Les données de la DREES sont précises. Début 2021, près de 3 100 centres d’hébergement sont chargés d’accueillir, d’héberger et d’accompagner des adultes et des familles en difficulté sociale, dont 837 CHRS recensés au 31 janvier 2021 et possèdent une capacité totale de 51 900 places. Avec un taux d’occupation global de 90 %, ces centres accueillent 197 000 personnes, témoignant d’une pression permanente sur ces structures.

Sur le plan de l’emploi, la situation en CHRS contraste avec les structures d’accueil pour demandeurs d’asile : En CHRS, 28 % des adultes hébergés ont une activité professionnelle, dont 8 % avec un CDI. C’est nettement au-dessus de la moyenne globale des centres d’hébergement (une petite part des adultes hébergés exerce une activité professionnelle (15 %)). Pour autant, 39 % des adultes hébergés en CHRS sont au chômage, et 31 % perçoivent le RSA.

Côté handicap : 9 % des adultes hébergés en CHRS perçoivent l’allocation aux adultes handicapés (AAH), une proportion supérieure à la moyenne de l’ensemble des centres d’hébergement. Cette proportion plus élevée en CHRS — par rapport aux structures DNA — s’explique par la composition du public : les CHRS accueillent davantage de personnes en difficulté sociale avec un handicap administrativement reconnu ou en voie de l’être, pour qui la reconnaissance administrative (RQTH, AAH) peut ouvrir des droits et des dispositifs spécifiques.

Pour approfondir le cadre général des CHRS, notre article CHRS et handicap : accompagnement des personnes sans domicile décrit les missions légales et l’articulation SIAO/MDPH.

L’insertion par l’activité économique : le premier levier à mobiliser

L’IAE est l’un des dispositifs les mieux adaptés à la situation des personnes hébergées en CHRS. La loi reconnaît explicitement que les personnes sans hébergement ou hébergées ou ayant un parcours de rue constituent un public prioritaire des structures d’insertion, au même titre que les travailleurs handicapés qui remplissent un critère complémentaire d’accès.

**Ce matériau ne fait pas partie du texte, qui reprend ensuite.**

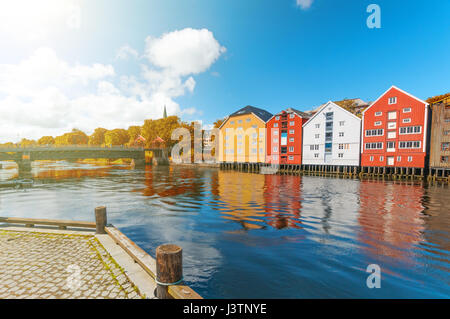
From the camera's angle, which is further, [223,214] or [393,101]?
[393,101]

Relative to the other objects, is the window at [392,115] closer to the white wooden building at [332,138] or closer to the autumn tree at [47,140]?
the white wooden building at [332,138]

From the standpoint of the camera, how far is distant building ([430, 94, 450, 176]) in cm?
3831

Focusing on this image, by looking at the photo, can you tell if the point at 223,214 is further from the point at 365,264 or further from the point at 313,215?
the point at 365,264

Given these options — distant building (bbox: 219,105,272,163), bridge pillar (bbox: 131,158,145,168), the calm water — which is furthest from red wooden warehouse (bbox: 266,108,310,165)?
bridge pillar (bbox: 131,158,145,168)

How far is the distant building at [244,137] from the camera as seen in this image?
6188 centimetres

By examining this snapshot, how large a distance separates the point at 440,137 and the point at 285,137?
101ft

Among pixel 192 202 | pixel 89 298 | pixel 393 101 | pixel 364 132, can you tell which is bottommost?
pixel 192 202

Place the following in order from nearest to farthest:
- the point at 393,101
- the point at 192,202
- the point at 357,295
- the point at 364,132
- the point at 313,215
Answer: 1. the point at 357,295
2. the point at 313,215
3. the point at 192,202
4. the point at 393,101
5. the point at 364,132

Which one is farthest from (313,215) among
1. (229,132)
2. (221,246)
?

Une personne hébergée en CHRS, en situation de handicap, cumule donc deux critères de priorité. C’est un argument fort à faire valoir auprès des structures IAE locales (EI, ETTI, ACI, AI) lors de la recherche de places.

Les modalités contractuelles de l’IAE sont souples : la durée minimale est de 4 mois, renouvelable jusqu’à 24 mois maximum, avec une possibilité de CDI pour les personnes de 57 ans et plus. Pendant le contrat, la personne bénéficie, notamment avant de sortir du dispositif, d’un suivi et d’un accompagnement renforcés. Cette sortie accompagnée est particulièrement importante pour les personnes handicapées, pour qui la transition vers un emploi « ordinaire » peut nécessiter des aménagements.

Les fonds mobilisables pour les structures IAE ont été précisés par la circulaire FIE : le Fonds d’Inclusion dans l’Emploi finance l’IAE à hauteur de 1 289,6 M€ en autorisations d’engagement et 1 297,98 M€ en crédits de paiement pour 2026, avec une priorité affirmée pour les seniors, les personnes handicapées et les bénéficiaires du RSA. Les CHRS qui orientent leurs résidents vers l’IAE contribuent directement à l’atteinte de ces objectifs nationaux et peuvent en faire un argument dans leurs relations avec les DREETS locales.

Pour en savoir plus sur les aides à l’emploi mobilisables, consultez notre article sur les aides AGEFIPH emploi handicap et notre guide sur l’emploi accompagné.

Le dispositif d’emploi accompagné : pour les situations les plus complexes

Quand la personne hébergée a un handicap reconnu et des difficultés d’insertion importantes, le dispositif d’emploi accompagné est souvent la réponse la plus adaptée. Il est conçu pour l’insertion dans le milieu ordinaire : le dispositif vise l’insertion en milieu ordinaire de travail, par une personne morale gestionnaire qui organise le soutien à l’insertion professionnelle et l’accompagnement médico-social du travailleur handicapé.

Il est ouvert dès l’âge de seize ans, sans durée prédéterminée — un accompagnement qui peut donc suivre la personne sur tout son parcours professionnel, y compris après la sortie du CHRS. Cela en fait un outil de continuité précieux : le référent emploi accompagné reste présent même quand la personne n’est plus hébergée.